A good God is hard to find

James Francken

  • Only Human: A Divine Comedy by Jenny Diski
    Virago, 215 pp, £15.99, October 2000, ISBN 1 86049 839 6

Was God created by a woman, a writer who dreamed up the early stories in the Bible? Differences in vocabulary and style suggest that the Old Testament is a composite of various sources. The oldest sections – parts of Genesis, Exodus and Numbers – are more than three thousand years old and there are commentators who believe that they may have been written by a woman, a highly placed figure in the court of King Solomon. Jenny Diski’s latest novel is a third-person account of misadventure in Genesis: Only Human rattles through the lives of Adam, Cain and Noah and retells the story of Abraham and Sarah. But the omniscient third-person narrative is interrupted; the novel’s central character is God and Diski lets her deity have a point of view. In extended monologues, God looks down on the world, judging the ‘happy, human family’: ‘What sensitivity. What development. What drivel.’ When God talks about himself in the Bible, his sex is ambiguous: metaphors compare him to a mother and a father, a husband and a wife. In Only Human, God is more revealing; by turns patronising, chippy, complacent and withdrawn – God is a man.
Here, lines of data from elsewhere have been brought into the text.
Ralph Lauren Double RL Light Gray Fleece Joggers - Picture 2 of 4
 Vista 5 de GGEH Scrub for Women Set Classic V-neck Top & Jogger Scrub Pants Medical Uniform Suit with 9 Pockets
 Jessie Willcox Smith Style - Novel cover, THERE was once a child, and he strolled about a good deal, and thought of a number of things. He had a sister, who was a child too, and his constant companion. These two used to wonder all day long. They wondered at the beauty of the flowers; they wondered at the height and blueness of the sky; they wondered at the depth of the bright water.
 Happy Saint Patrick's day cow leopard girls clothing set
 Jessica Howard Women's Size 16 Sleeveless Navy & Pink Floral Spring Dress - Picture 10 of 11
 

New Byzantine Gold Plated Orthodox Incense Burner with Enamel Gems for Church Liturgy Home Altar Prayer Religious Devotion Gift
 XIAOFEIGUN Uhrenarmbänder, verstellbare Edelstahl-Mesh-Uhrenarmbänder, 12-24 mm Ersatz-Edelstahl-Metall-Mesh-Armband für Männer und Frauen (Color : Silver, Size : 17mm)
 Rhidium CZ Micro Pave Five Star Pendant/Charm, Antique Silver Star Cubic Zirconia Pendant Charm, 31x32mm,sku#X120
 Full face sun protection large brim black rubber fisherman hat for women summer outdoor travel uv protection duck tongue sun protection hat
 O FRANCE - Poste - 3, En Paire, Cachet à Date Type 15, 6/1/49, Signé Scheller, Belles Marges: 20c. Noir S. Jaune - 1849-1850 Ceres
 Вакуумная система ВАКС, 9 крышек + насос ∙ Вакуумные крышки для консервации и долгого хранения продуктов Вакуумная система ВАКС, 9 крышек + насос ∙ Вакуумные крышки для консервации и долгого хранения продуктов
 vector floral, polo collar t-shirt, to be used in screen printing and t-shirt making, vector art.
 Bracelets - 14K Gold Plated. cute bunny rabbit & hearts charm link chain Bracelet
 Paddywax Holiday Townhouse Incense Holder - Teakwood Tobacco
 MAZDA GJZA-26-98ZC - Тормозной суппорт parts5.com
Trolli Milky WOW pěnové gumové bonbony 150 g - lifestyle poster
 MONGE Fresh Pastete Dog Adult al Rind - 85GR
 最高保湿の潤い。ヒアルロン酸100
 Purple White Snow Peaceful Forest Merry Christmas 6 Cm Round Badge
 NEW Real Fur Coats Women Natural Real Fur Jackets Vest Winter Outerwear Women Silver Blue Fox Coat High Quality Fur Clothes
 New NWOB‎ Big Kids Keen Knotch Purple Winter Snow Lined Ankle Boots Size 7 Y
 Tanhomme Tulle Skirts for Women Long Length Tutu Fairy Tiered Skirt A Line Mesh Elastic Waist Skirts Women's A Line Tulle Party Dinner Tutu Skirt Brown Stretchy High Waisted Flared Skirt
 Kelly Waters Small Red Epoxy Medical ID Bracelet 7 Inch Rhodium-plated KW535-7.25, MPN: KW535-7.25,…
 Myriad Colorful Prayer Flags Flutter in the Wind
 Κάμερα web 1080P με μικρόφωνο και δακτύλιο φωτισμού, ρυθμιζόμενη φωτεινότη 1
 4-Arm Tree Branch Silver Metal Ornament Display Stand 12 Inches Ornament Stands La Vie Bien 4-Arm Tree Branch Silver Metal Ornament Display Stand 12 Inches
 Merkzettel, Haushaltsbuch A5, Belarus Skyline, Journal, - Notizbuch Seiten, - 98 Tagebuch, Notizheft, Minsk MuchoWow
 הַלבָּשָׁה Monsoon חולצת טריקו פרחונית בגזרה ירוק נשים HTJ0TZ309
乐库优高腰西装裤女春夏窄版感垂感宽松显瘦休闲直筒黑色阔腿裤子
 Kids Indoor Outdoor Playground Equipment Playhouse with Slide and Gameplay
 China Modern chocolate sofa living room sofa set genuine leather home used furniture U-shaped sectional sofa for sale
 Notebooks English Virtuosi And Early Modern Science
There are difficulties with comic novels that draw on the Bible. Joseph Heller’s God Knows sets itself up as the memoir of the ageing David – ‘warrior king, the sweet psalmist of Israel’ – and plays off its contemporary idiom against an ancient story for cheap laughs. David reminisces without ever losing a sense of his audience; with a wink to the reader he recalls his achievements: ‘I’ve led a full, long life haven’t I? You can look it up. Samuel I and II. Kings.’ He gloats about his rise to the top from humble beginnings as a shepherd boy in Bethlehem – ‘I honestly think I’ve got the best story in the Bible’ – and is eagerto rubbish his Old Testament competition: ‘Genesis? The cosmology is for kids . . . an old wives’ tale, a fey fantasy.’ Heller’s novel shuttles back and forth in time, relying on wild anachronism; David snubs Michelangelo’s statue – ‘doesn’t look like me at all’ – and carps about God’s covenant: ‘some Promised Land . . . To people in California, God gives a magnificent coastline, a movie industry and Beverly Hills. To us He gives sand.’ David is small-minded and scabrous, confident that much of the Bible is mumbo-jumbo.

Heller’s attempt to contrast register and subject-matter seems forced, however, new wine in an old bottle, and the shocks have so little to do with plot or character that the irreverence feels like a stunt. David’s complaint that God gave Gentiles bacon, pork and prime ribs of beef while the Jews ended up with pastrami is an old gag; his narrative is crammed with one-liners that sound like they’re from a stand-up routine or a hit-and-miss sitcom. And so his beautiful Hittite wife Bathsheba is praised for her Waspy good looks: ‘she was not stocky, not the least bit Eastern European. Her nose was small, precise and straight and a trifle retroussé.’ Bathsheba wants to see David’s crown passed down to Solomon, her son, and is determined not to be silenced like so many other women in the Old Testament: ‘I want to be in the Bible someday,’ she tells David, ‘even your mother isn’t in the Bible by name.’ As it happens, her wish comes true. David lets slip that he plagiarised everything his wife wrote – ‘“The Lord is my shepherd,” a fortuitous turn of phrase, I can confess now . . . was haphazardly tossed off by my Bathsheba’ – and hoodwinked future scholars by passing off her psalms as his own.